BNIP3 localizes to the outer mitochondrial membrane, has been demonstrated to be extensively involved in abnormalities to mitochondrial metabolic function and dynamicsand in non-alcoholic fatty liver disease (NAFLD). However, its role in NAFLD under hypoxia remains unclear. This study aimed to investigate the expression and the role of BNIP3 in NAFLD under hypoxia, and explore its involvement in regulating NAFLD mitophagy, fatty acid β-oxidation both in vivo and in vitro. BNIP3-mediated mitophagy level was analyzed using real-time quantitative polymerase chain reaction, Western blotting, immunofluorescence and electron microscopy. The role of BNIP3 in fatty acid β-oxidation was evaluated using lipid droplet staining, triglyceride content determination, and cellular energy metabolism.
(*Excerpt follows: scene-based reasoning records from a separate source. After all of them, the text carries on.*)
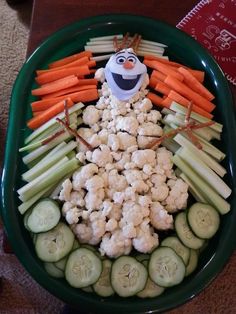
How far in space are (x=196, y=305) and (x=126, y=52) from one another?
0.83m

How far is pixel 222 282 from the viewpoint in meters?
1.48

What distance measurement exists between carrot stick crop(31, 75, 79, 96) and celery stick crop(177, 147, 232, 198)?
13.1 inches

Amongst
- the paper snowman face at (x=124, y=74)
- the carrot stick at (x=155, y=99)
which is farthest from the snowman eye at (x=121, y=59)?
the carrot stick at (x=155, y=99)

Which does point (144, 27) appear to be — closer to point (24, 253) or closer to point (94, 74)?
point (94, 74)

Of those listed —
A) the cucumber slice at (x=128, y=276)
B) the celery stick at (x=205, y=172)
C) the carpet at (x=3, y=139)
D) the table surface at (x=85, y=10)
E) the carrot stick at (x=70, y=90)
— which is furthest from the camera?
the carpet at (x=3, y=139)

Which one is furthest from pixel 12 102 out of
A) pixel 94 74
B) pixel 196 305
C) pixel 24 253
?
pixel 196 305

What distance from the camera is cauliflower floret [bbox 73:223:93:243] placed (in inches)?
40.8

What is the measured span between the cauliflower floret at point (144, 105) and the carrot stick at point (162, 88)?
0.04m

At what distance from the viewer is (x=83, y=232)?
1.04 meters

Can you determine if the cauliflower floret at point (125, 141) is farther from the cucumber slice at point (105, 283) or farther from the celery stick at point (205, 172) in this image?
the cucumber slice at point (105, 283)

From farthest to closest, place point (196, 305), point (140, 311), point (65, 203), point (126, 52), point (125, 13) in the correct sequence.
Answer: point (196, 305)
point (125, 13)
point (126, 52)
point (65, 203)
point (140, 311)

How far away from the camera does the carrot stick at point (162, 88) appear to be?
1.17 metres

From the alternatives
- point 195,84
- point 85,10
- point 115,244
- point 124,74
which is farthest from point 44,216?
point 85,10

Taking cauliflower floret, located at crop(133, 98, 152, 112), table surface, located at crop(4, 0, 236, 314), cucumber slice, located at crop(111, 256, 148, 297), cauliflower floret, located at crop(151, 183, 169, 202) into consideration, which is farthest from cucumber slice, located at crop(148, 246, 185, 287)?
table surface, located at crop(4, 0, 236, 314)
The results showed that compared with the HFD-2200 m, the body weight, inflammatory liver injury, and lipid deposition were significantly reduced in the HFD-4500 m group (P < 0.05), but autophagy and mitophagy were increased, and the expression of the mitophagy receptor BNIP3 was increased (P < 0.05). Compared to the control group, BNIP3 knockdown in the hypoxia group resulted in decreased levels of CPT1, ATGL, and p-HSL in lipid-accumulating hepatocytes, lipid droplet accumulation and triglyceride content increased (P < 0.05). Moreover, the ability of lipid-accumulating hepatocytes to oxidize fatty acids was reduced by BNIP3 knockdown in the hypoxia group (P < 0.05). Therefore, it can be concluded that, in NAFLD mice under hypoxia, BNIP3-mediated mitophagy promotes fatty acid β-oxidation. This study elucidated the role of BNIP3 in promoting fatty acid β-oxidation in NAFLD under hypoxia, and suggests BNIP3 may serve as a novel potential therapeutic target for NAFLD.

BNIP3 定位于线粒体外膜，已被证明广泛参与线粒体代谢功能和动力学异常以及非酒精性脂肪肝疾病 (NAFLD)。然而，其在缺氧条件下 NAFLD 中的作用仍不清楚。本研究旨在探讨缺氧条件下BNIP3在NAFLD中的表达及作用，探讨其在体内外调控NAFLD线粒体自噬、脂肪酸β-氧化的作用。使用实时定量聚合酶链反应、蛋白质印迹、免疫荧光和电子显微镜分析BNIP3介导的线粒体自噬水平。使用脂滴染色、甘油三酯含量测定和细胞能量代谢评估BNIP3在脂肪酸β-氧化中的作用。结果显示，与 HFD-2200 m 组相比，HFD-4500 m 组体重、炎性肝损伤、脂质沉积明显减轻（ P < 0.05），但自噬和线粒体自噬增加，且线粒体自噬受体BNIP3增加(P <0.05)。与对照组相比，低氧组 BNIP3 敲低导致脂质堆积肝细胞中 CPT1、ATGL 和 p-HSL 水平降低，脂滴积累和甘油三酯含量增加（P < 0.05）。此外，低氧组中 BNIP3 敲低可降低脂质堆积肝细胞氧化脂肪酸的能力（P < 0.05）。因此，可以得出结论，在缺氧的NAFLD小鼠中，BNIP3介导的线粒体自噬促进了脂肪酸β-氧化。该研究阐明了BNIP3在缺氧条件下NAFLD中促进脂肪酸β-氧化的作用，并表明BNIP3可能作为NAFLD的新的潜在治疗靶点。